Quellen era contento; e soprattutto, sollevato. Evidentemente Koll non sapeva niente del rifugio africano. Era la mia coscienza sporca che mi aveva messo addosso tanta paura , aveva pensato. Però, c’era un inconveniente: come avrebbe potuto trasferire lo stat illegale nella nuova abitazione, senza essere scoperto? Era stato già abbastanza difficile installarlo lì. E se, in questo modo, avesse voluto sprofondarlo ancora di più nella trappola? Quellen si era premuto le mani sulle tempie, rabbrividendo mentre aspettava la mattina… e Lanoy.
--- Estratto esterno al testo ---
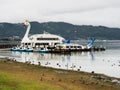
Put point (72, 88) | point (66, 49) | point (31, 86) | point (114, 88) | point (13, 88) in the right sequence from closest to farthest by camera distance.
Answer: point (13, 88) < point (31, 86) < point (72, 88) < point (114, 88) < point (66, 49)

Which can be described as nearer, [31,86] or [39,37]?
[31,86]

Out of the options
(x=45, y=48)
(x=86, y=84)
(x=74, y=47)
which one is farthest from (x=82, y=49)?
(x=86, y=84)

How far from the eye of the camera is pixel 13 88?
28.5 meters

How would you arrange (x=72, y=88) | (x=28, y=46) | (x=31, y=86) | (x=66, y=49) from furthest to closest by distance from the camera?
1. (x=28, y=46)
2. (x=66, y=49)
3. (x=72, y=88)
4. (x=31, y=86)

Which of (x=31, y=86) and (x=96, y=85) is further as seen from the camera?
(x=96, y=85)

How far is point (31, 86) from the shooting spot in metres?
31.2

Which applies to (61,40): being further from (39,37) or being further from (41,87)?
(41,87)

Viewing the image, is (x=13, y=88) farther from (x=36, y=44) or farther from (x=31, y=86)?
(x=36, y=44)

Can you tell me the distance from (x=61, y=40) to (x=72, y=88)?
135293 mm

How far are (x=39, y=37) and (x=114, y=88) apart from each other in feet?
428

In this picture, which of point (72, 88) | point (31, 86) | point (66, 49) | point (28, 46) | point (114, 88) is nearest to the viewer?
point (31, 86)

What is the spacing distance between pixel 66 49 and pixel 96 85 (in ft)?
375

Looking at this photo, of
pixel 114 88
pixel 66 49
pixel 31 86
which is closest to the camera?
pixel 31 86

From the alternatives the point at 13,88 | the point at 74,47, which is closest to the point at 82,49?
the point at 74,47
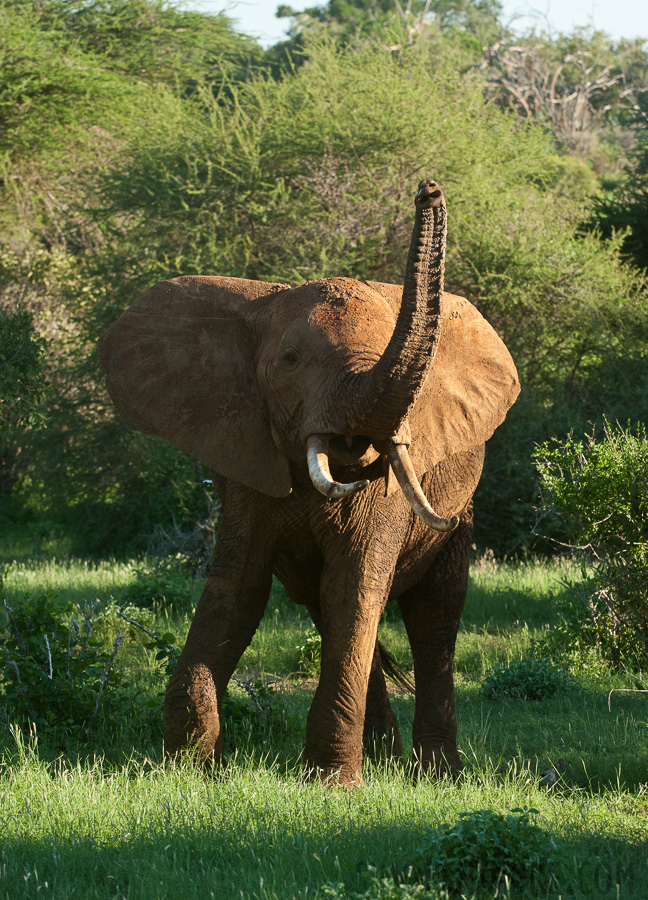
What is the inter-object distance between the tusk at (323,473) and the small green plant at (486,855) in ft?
4.15

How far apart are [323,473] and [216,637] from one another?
130 cm

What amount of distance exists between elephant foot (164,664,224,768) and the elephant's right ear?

«Ammettete di aver inviato gente nel passato?» domandò Quellen.
«Certo» si vantò l’ometto. Quellen lo guardò, in preda a un impeto d’ira irragionevole che gli fece pulsare le tempie. Possibile che quel delinquente riuscisse a mantenersi così calmo? «Certo» continuò Lanoy, «se volete, posso mandare anche voi nel passato, per duecento unità di credito.»
Leeward torreggiava imponente alle spalle del detenuto, mentre Quellen gli stava di fronte, dall’altra parte della scrivania. Quella mattina, Brogg non si era fatto vedere in ufficio. Koll e Spanner ascoltavano dall’ufficio accanto. Il pallore e l’evidente stanchezza di Lanoy tradivano la notte passata nel serbatoio di custodia; però l’accusato era riuscito a conservare un atteggiamento dignitoso.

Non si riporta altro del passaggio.